— START SOURCE TEXT —

Did you do it in a single push or over several days?
High profile climbers routinely face criticism from armchair alpinists who are ready to invalidate any ascent that they deem substandard in style. Climbers of the 1970's pitted themselves against mortal consequences in the effort to establish first ascents of climbs that would survive scrutiny from any degree of nit-picking.
Thankfully, the modern climbing community is less hellbent on establishing new routes pushing the absolute limit of personal risk but the fundamental of style remains a critical pillar.

— END SOURCE TEXT —
— START THE DATA —

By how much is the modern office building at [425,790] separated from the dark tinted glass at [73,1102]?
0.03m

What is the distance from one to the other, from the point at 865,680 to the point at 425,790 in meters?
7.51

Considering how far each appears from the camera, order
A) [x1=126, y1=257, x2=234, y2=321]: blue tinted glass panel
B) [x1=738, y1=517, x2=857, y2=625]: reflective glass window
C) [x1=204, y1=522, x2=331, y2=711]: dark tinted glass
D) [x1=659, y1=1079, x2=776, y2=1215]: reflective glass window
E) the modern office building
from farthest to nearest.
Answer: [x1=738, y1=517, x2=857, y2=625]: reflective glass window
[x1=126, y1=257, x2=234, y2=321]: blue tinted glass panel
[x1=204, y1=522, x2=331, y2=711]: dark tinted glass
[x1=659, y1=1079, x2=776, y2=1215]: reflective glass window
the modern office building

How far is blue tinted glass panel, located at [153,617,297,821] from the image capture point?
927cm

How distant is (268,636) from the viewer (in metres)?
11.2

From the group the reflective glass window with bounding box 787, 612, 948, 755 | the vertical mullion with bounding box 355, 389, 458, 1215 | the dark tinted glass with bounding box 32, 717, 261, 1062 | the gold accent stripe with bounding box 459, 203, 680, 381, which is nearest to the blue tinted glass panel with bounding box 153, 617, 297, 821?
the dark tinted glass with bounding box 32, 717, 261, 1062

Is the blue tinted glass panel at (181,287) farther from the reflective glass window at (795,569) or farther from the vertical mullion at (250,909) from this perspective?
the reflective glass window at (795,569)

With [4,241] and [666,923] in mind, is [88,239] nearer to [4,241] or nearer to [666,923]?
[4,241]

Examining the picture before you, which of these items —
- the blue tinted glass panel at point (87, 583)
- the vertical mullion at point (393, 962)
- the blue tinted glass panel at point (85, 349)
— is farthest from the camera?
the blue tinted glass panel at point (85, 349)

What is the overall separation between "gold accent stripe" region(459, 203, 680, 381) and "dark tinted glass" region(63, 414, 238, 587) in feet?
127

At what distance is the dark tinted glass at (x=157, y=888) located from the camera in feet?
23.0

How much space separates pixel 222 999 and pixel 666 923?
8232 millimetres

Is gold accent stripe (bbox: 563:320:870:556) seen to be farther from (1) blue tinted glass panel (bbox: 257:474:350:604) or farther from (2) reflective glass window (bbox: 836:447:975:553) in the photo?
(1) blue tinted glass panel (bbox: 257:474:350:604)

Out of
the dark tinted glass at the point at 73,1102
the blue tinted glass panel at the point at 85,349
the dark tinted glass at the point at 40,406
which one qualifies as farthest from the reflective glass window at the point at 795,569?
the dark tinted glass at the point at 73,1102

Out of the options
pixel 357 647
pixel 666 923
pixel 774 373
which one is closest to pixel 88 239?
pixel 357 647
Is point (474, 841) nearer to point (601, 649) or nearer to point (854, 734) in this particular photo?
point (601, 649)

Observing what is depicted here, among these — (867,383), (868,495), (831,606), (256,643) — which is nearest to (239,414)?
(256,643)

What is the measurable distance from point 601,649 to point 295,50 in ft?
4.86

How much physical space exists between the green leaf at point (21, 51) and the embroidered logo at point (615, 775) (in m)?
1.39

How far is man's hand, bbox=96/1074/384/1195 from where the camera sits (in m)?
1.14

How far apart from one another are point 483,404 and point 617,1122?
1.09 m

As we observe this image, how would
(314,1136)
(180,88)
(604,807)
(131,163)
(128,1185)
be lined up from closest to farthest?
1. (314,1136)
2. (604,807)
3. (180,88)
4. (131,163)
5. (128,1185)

— END THE DATA —

» TASKS:
1. List every line in the records that contains the word "modern", matching case exactly.
2. Resume the passage on climbing style and write what would follow its final sentence.

» EXPECTED OUTPUTS:
1.
By how much is the modern office building at [425,790] separated from the dark tinted glass at [73,1102]?
E) the modern office building
the modern office building

2.
This is something I have always found appealing about climbing; it is a sport that professes humility through its system of self-reporting. You lose nothing lying and boasting about your false accolades other than being perceived as a pompous twit and potentially putting an unwitting partner at risk. The real deterrent though is embarassment and disgust with yourself for knowing that you represented an achievement that you cheated to earn. In terms of free-climbing (climbing with your hands and feet using a rope unassisted by artificial means) it's pretty black and white in terms of validity:
You pulled on a quickdraw to bypass a crux section? -
You fell on the last two moves before clipping the chains because your shoes were gritty and then repeated those last moves to finish? -
- You skipped the opening moves by traversing in from easier terrain? - Doesn't count.
You started at the base of the climb or pitch and without falling or weighting the rope completed the length of the climb grabbing only the rock. -
If we aren't talking about free-climbing and all you care about is pulling down hard and having fun then none of this matters at all. Yank on every cam, stand on every bolt, jug the rope. That's another type of climbing that is still very fun, but don't report it as something it isn't. Don't misrepresent yourself in the process.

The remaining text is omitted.